> **OBJECTIVE**
Reproduce every one of the entries below word for word.

> **INPUT**
* * *
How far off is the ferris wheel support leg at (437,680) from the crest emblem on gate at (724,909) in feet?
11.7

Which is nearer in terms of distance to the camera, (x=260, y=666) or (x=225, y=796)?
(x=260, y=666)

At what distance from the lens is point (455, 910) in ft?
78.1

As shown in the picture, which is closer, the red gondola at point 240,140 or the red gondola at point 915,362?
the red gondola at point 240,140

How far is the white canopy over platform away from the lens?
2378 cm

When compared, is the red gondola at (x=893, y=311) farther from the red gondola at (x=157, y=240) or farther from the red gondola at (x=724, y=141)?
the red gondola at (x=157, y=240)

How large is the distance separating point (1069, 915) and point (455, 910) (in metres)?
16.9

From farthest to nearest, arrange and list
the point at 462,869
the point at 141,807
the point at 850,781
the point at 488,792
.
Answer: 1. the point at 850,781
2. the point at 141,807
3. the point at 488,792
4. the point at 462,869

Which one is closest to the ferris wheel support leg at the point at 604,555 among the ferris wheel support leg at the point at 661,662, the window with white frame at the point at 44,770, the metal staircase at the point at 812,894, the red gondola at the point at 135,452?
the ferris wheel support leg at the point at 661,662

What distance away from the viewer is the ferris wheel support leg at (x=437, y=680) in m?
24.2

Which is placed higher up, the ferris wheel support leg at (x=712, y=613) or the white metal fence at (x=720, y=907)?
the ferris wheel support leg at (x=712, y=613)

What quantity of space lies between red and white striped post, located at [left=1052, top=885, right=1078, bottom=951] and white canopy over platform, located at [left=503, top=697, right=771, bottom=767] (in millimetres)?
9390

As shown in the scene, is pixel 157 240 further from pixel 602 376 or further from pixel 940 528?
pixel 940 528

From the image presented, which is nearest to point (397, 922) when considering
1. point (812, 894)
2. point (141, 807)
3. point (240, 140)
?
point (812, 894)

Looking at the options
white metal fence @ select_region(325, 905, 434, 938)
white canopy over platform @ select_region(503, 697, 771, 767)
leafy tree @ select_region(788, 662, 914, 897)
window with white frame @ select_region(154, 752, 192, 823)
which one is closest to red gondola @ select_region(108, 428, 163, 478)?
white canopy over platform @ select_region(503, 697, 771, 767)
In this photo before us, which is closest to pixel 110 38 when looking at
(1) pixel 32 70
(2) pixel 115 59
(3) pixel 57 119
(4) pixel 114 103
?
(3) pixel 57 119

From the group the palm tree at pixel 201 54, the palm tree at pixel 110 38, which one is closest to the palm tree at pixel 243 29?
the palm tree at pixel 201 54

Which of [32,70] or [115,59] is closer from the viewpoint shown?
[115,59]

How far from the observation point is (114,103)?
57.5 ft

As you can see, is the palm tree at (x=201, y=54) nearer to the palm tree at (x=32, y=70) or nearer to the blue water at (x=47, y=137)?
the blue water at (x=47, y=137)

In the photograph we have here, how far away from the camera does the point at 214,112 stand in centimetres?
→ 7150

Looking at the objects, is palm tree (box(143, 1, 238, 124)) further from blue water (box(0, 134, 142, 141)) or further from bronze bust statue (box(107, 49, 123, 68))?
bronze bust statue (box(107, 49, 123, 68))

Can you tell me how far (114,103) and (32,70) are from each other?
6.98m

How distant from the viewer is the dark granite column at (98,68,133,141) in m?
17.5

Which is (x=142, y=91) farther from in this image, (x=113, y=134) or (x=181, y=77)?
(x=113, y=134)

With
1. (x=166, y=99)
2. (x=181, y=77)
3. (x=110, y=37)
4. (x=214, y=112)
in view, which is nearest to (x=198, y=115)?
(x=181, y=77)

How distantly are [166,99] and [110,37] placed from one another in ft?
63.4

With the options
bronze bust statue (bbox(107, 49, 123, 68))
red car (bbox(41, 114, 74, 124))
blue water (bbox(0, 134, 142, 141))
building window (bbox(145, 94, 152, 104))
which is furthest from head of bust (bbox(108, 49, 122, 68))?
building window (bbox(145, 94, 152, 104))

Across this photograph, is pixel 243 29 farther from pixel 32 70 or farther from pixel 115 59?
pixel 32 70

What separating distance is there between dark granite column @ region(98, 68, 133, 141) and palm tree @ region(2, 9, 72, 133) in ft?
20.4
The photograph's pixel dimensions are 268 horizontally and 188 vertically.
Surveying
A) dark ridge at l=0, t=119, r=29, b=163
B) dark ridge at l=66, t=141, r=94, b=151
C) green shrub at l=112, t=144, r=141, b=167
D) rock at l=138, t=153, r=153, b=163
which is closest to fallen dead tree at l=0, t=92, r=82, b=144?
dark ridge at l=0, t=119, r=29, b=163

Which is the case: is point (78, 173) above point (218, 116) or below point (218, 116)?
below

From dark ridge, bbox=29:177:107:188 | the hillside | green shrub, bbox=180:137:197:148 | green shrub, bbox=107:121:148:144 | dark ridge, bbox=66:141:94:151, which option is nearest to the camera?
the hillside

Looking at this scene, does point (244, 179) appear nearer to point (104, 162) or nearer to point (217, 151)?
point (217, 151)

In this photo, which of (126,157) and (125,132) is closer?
* * *
> **REPLY**
How far off is the ferris wheel support leg at (437,680) from the crest emblem on gate at (724,909) in feet?
11.7

Which is nearer in terms of distance to the camera, (x=260, y=666) or (x=225, y=796)?
(x=260, y=666)

At what distance from the lens is point (455, 910) in ft?
78.1

As shown in the picture, which is closer, the red gondola at point 240,140 or the red gondola at point 915,362?
the red gondola at point 240,140

How far is the white canopy over platform away from the lens?
2378 cm

When compared, is the red gondola at (x=893, y=311) farther from the red gondola at (x=157, y=240) or farther from the red gondola at (x=724, y=141)?
the red gondola at (x=157, y=240)

How large is the distance separating point (1069, 915) and point (455, 910) (in metres)?
16.9

From farthest to nearest, arrange and list
the point at 462,869
the point at 141,807
the point at 850,781
the point at 488,792
.
Answer: 1. the point at 850,781
2. the point at 141,807
3. the point at 488,792
4. the point at 462,869

Which one is closest to the ferris wheel support leg at the point at 604,555 among the ferris wheel support leg at the point at 661,662, the window with white frame at the point at 44,770, the metal staircase at the point at 812,894, the red gondola at the point at 135,452?
the ferris wheel support leg at the point at 661,662

What distance away from the viewer is the ferris wheel support leg at (x=437, y=680) in m?
24.2

Which is placed higher up, the ferris wheel support leg at (x=712, y=613) or the white metal fence at (x=720, y=907)?
the ferris wheel support leg at (x=712, y=613)

What quantity of space lies between red and white striped post, located at [left=1052, top=885, right=1078, bottom=951] and white canopy over platform, located at [left=503, top=697, right=771, bottom=767] (in millimetres)?
9390

As shown in the scene, is pixel 157 240 further from pixel 602 376 or further from pixel 940 528?
pixel 940 528

From the image presented, which is nearest to point (397, 922) when considering
1. point (812, 894)
2. point (141, 807)
3. point (240, 140)
?
point (812, 894)

Looking at the options
white metal fence @ select_region(325, 905, 434, 938)
white canopy over platform @ select_region(503, 697, 771, 767)
leafy tree @ select_region(788, 662, 914, 897)
window with white frame @ select_region(154, 752, 192, 823)
which one is closest to red gondola @ select_region(108, 428, 163, 478)?
white canopy over platform @ select_region(503, 697, 771, 767)
In this photo before us, which is closest to pixel 110 38 when looking at
(1) pixel 32 70
(2) pixel 115 59
(3) pixel 57 119
(4) pixel 114 103
?
(3) pixel 57 119

From the group the palm tree at pixel 201 54, the palm tree at pixel 110 38, which one is closest to the palm tree at pixel 243 29?
the palm tree at pixel 201 54

Which of [32,70] or [115,59] is closer from the viewpoint shown?
[115,59]

How far from the observation point is (114,103)?
57.5 ft

As you can see, is the palm tree at (x=201, y=54) nearer to the palm tree at (x=32, y=70) or nearer to the blue water at (x=47, y=137)?
the blue water at (x=47, y=137)

In the photograph we have here, how far away from the camera does the point at 214,112 stand in centimetres?
→ 7150

Looking at the objects, is palm tree (box(143, 1, 238, 124)) further from blue water (box(0, 134, 142, 141)) or further from bronze bust statue (box(107, 49, 123, 68))?
bronze bust statue (box(107, 49, 123, 68))

Can you tell me how far (114,103) and (32,70) are from each other?
6.98m

How distant from the viewer is the dark granite column at (98,68,133,141) in m?
17.5

Which is (x=142, y=91) farther from in this image, (x=113, y=134) or (x=181, y=77)?
(x=113, y=134)

With
1. (x=166, y=99)
2. (x=181, y=77)
3. (x=110, y=37)
4. (x=214, y=112)
in view, which is nearest to (x=198, y=115)?
(x=181, y=77)

How distantly are [166,99] and [110,37] placed from one another in ft?
63.4

With the options
bronze bust statue (bbox(107, 49, 123, 68))
red car (bbox(41, 114, 74, 124))
blue water (bbox(0, 134, 142, 141))
building window (bbox(145, 94, 152, 104))
which is furthest from head of bust (bbox(108, 49, 122, 68))?
building window (bbox(145, 94, 152, 104))

Across this photograph, is pixel 243 29 farther from pixel 32 70 or farther from pixel 115 59?
pixel 32 70

What separating distance is there between dark granite column @ region(98, 68, 133, 141) and palm tree @ region(2, 9, 72, 133) in ft?
20.4
The photograph's pixel dimensions are 268 horizontally and 188 vertically.
Surveying
A) dark ridge at l=0, t=119, r=29, b=163
B) dark ridge at l=66, t=141, r=94, b=151
C) green shrub at l=112, t=144, r=141, b=167
D) rock at l=138, t=153, r=153, b=163
which is closest to fallen dead tree at l=0, t=92, r=82, b=144?
dark ridge at l=0, t=119, r=29, b=163

Which is the case: is point (78, 173) above point (218, 116) or below point (218, 116)?
below

From dark ridge, bbox=29:177:107:188 | the hillside | green shrub, bbox=180:137:197:148 | green shrub, bbox=107:121:148:144 | dark ridge, bbox=66:141:94:151, which option is nearest to the camera?
the hillside

Looking at this scene, does point (244, 179) appear nearer to point (104, 162) or nearer to point (217, 151)?
point (217, 151)

In this photo, which of (126,157) and (125,132) is closer?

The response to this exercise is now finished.